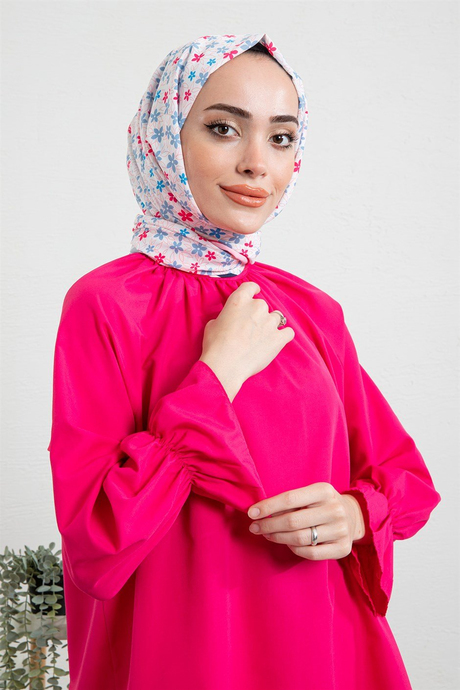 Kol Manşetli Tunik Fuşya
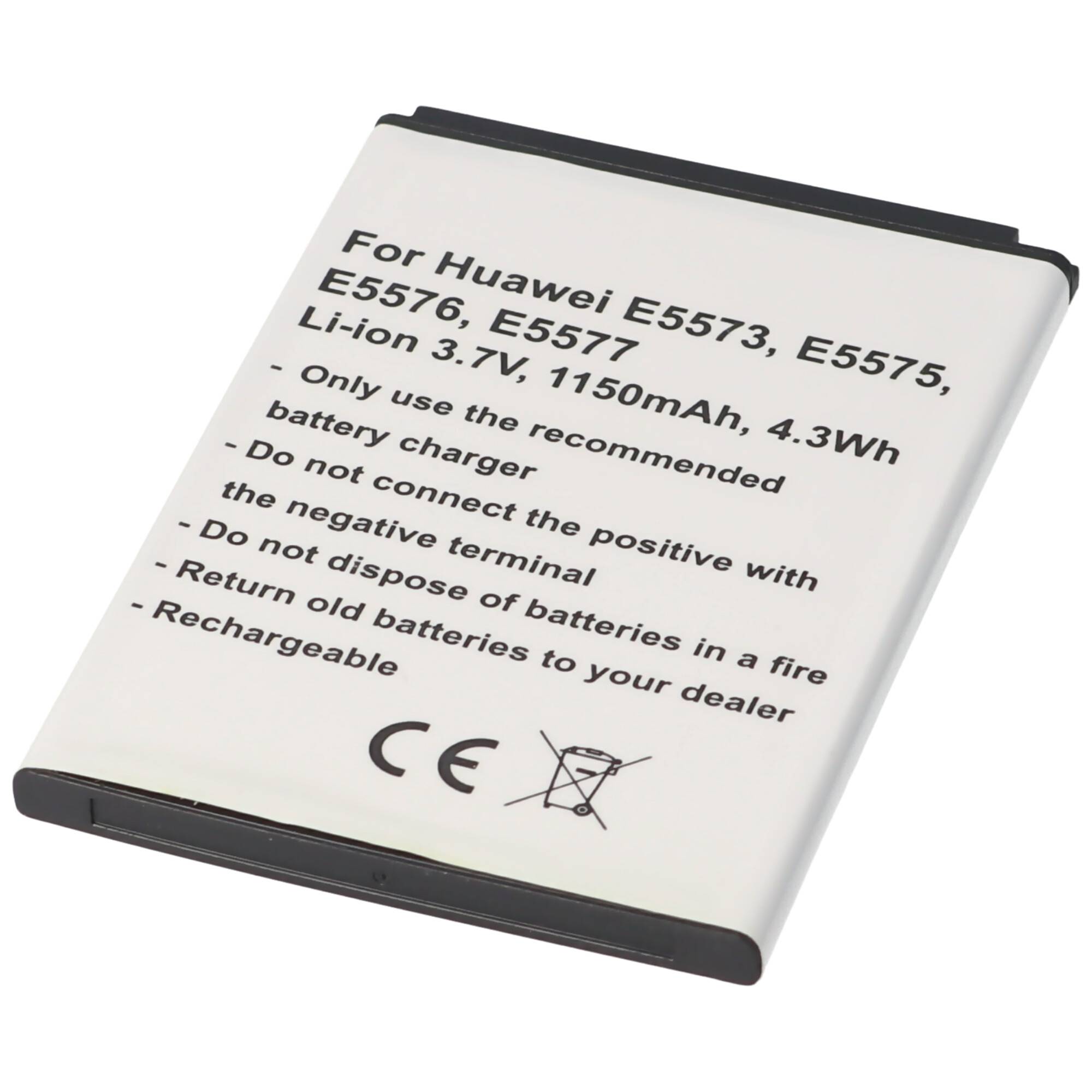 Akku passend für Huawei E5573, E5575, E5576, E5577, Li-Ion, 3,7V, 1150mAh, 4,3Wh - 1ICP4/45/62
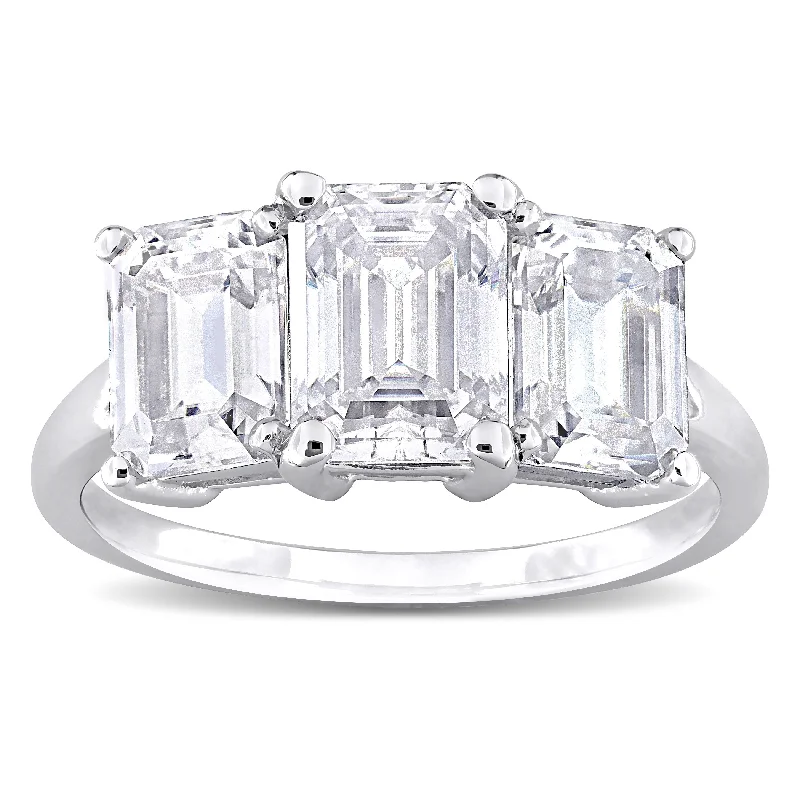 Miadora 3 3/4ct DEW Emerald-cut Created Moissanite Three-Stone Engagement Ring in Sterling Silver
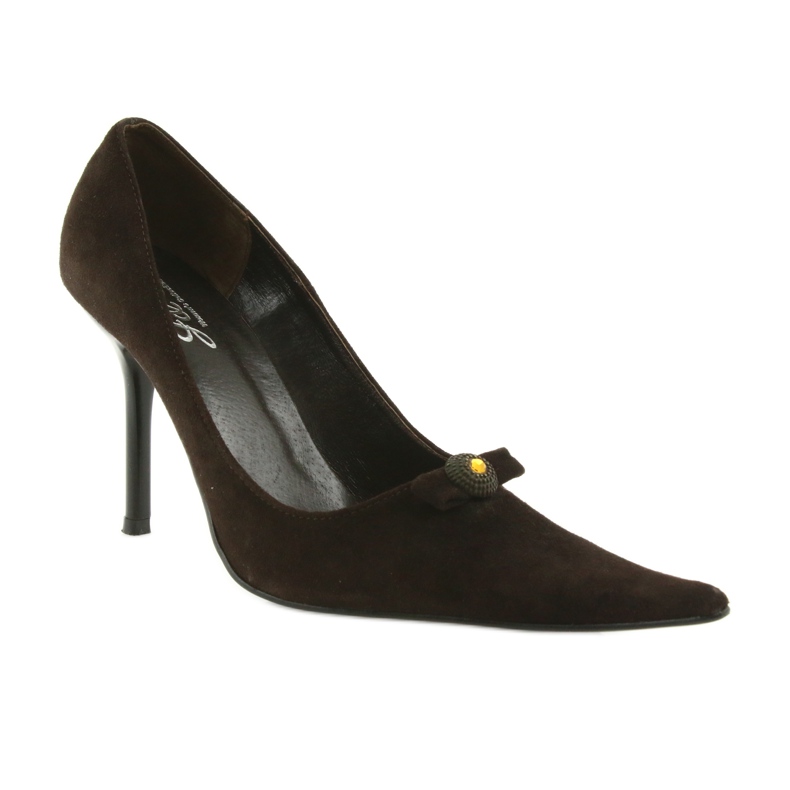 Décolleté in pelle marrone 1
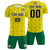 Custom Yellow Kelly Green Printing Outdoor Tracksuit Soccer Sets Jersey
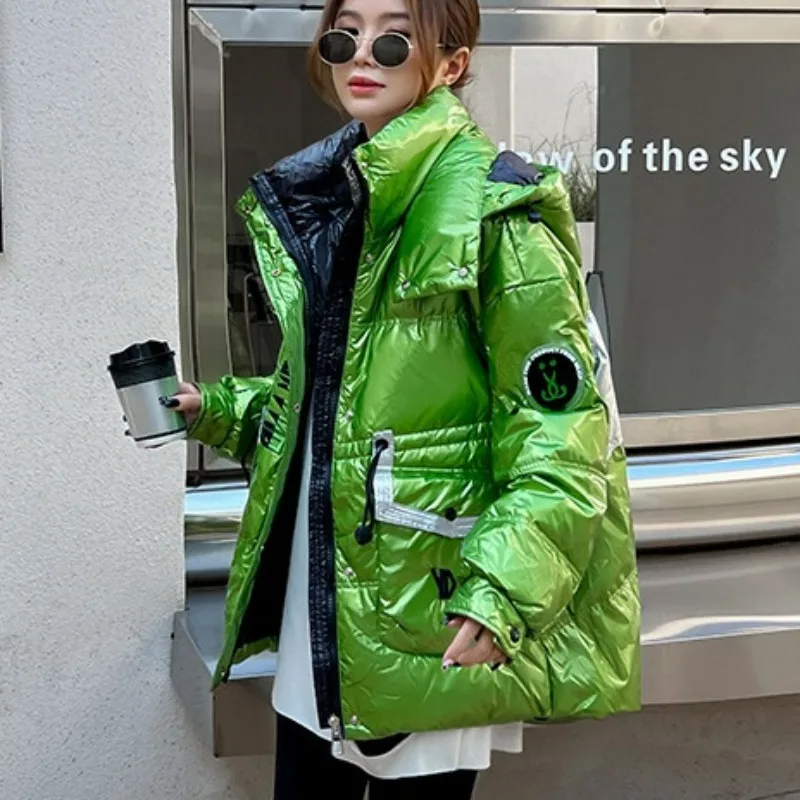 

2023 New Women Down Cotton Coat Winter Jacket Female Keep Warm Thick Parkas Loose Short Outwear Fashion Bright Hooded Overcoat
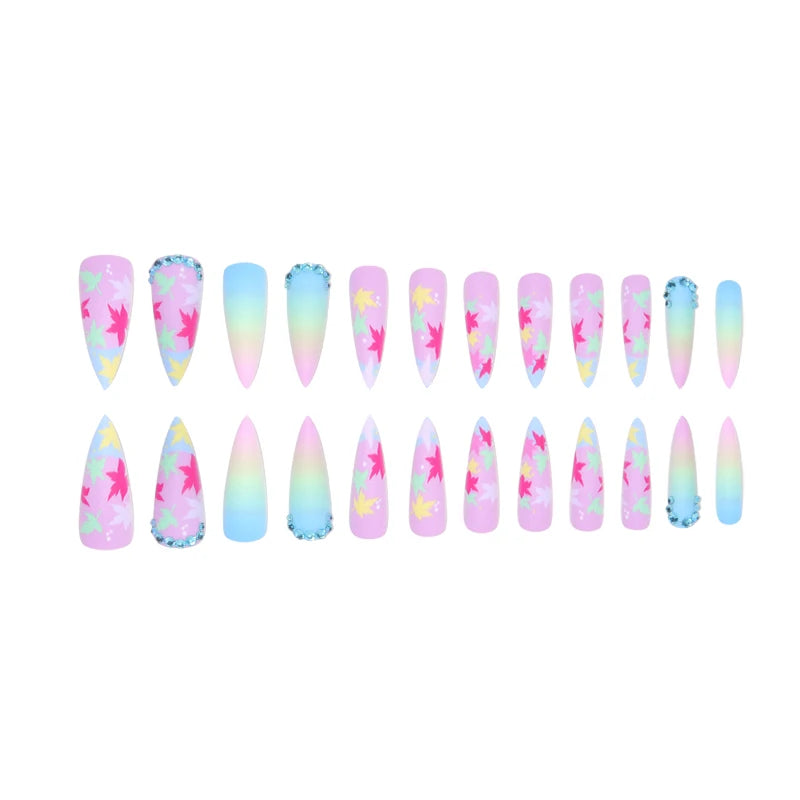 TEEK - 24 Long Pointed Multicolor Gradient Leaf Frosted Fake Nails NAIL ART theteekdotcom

§ TASK: A verbatim copy of every record is required, with all pictures excluded.

§ PROBLEM SOLUTION:
 Kol Manşetli Tunik Fuşya
 Akku passend für Huawei E5573, E5575, E5576, E5577, Li-Ion, 3,7V, 1150mAh, 4,3Wh - 1ICP4/45/62
 Miadora 3 3/4ct DEW Emerald-cut Created Moissanite Three-Stone Engagement Ring in Sterling Silver
 Décolleté in pelle marrone 1
 Custom Yellow Kelly Green Printing Outdoor Tracksuit Soccer Sets Jersey

2023 New Women Down Cotton Coat Winter Jacket Female Keep Warm Thick Parkas Loose Short Outwear Fashion Bright Hooded Overcoat
 TEEK - 24 Long Pointed Multicolor Gradient Leaf Frosted Fake Nails NAIL ART theteekdotcom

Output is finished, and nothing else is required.